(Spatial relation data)
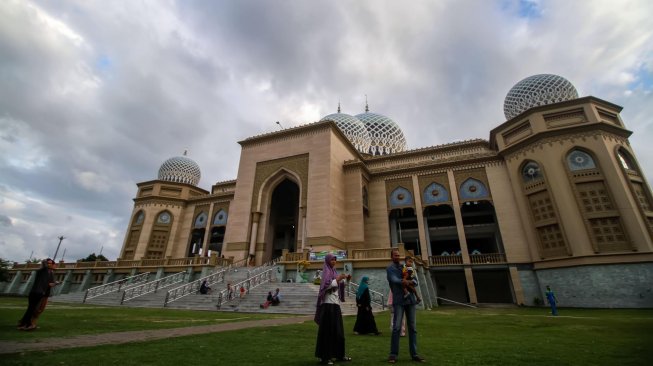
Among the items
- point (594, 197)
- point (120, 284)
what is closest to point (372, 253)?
point (594, 197)

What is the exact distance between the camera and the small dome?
111 ft

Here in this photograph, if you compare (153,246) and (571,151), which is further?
(153,246)

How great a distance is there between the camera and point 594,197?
710 inches

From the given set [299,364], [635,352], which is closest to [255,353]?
[299,364]

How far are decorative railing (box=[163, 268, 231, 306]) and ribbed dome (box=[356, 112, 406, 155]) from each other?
851 inches

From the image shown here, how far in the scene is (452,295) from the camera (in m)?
23.8

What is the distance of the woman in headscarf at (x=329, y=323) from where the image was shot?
3816 millimetres

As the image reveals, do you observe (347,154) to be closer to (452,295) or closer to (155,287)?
(452,295)

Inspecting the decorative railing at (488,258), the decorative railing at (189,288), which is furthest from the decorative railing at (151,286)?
the decorative railing at (488,258)

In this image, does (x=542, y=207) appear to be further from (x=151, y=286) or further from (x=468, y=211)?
(x=151, y=286)

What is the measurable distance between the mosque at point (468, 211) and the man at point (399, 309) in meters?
12.0

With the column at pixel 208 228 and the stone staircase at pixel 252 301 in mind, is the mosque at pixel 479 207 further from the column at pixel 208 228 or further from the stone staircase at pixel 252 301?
the stone staircase at pixel 252 301

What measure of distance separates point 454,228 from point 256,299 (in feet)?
56.5

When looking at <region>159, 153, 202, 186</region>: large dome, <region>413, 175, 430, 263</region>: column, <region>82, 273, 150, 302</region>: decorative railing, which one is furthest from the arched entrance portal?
<region>159, 153, 202, 186</region>: large dome
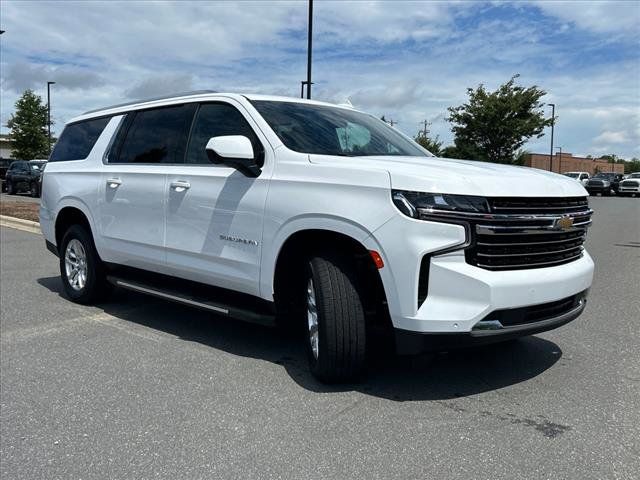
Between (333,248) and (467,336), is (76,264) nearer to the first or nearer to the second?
(333,248)

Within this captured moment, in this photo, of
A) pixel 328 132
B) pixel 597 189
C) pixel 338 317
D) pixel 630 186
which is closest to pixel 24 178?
pixel 328 132

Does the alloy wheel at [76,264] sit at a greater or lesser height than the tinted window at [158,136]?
lesser

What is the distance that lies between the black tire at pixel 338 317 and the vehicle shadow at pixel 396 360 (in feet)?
0.71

◆ **Given request**:
Render every line of the material above as a numbered list, omitting blank lines and the picture markers.

◆ **Answer to the task**:
1. Among the items
2. - point (594, 197)
3. - point (120, 284)
4. what is closest to point (372, 253)?
5. point (594, 197)
6. What is the exact distance between the camera and the small dome?
7. 111 ft
8. Here in this photograph, if you compare (153,246) and (571,151), which is further?
9. (153,246)
10. How great a distance is there between the camera and point 594,197?
11. 710 inches
12. From the given set [299,364], [635,352], which is closest to [255,353]?
13. [299,364]
14. How far are decorative railing (box=[163, 268, 231, 306]) and ribbed dome (box=[356, 112, 406, 155]) from each other?
15. 851 inches
16. From the image shown here, how far in the scene is (452,295) from the camera (in m)?
17. 23.8
18. What is the distance of the woman in headscarf at (x=329, y=323) from where the image was shot?
19. 3816 millimetres
20. As the image reveals, do you observe (347,154) to be closer to (452,295) or closer to (155,287)?
21. (452,295)
22. Inspecting the decorative railing at (488,258), the decorative railing at (189,288), which is furthest from the decorative railing at (151,286)?
23. the decorative railing at (488,258)
24. In this image, does (x=542, y=207) appear to be further from (x=151, y=286) or further from (x=468, y=211)?
25. (x=151, y=286)
26. What is the measurable distance between the mosque at point (468, 211) and the man at point (399, 309) in meters?
27. 12.0
28. With the column at pixel 208 228 and the stone staircase at pixel 252 301 in mind, is the mosque at pixel 479 207 further from the column at pixel 208 228 or further from the stone staircase at pixel 252 301?
29. the stone staircase at pixel 252 301
30. What measure of distance separates point 454,228 from point 256,299 (in feet)?
31. 56.5
32. When looking at <region>159, 153, 202, 186</region>: large dome, <region>413, 175, 430, 263</region>: column, <region>82, 273, 150, 302</region>: decorative railing, which one is furthest from the arched entrance portal?
33. <region>159, 153, 202, 186</region>: large dome
34. Between (333,248) and (467,336), is (76,264) nearer to the first or nearer to the second?
35. (333,248)
36. Within this captured moment, in this photo, of
37. A) pixel 328 132
38. B) pixel 597 189
39. C) pixel 338 317
40. D) pixel 630 186
41. which is closest to pixel 24 178?
42. pixel 328 132
43. Does the alloy wheel at [76,264] sit at a greater or lesser height than the tinted window at [158,136]?
44. lesser
45. What is the distance that lies between the black tire at pixel 338 317 and the vehicle shadow at pixel 396 360 (in feet)?
46. 0.71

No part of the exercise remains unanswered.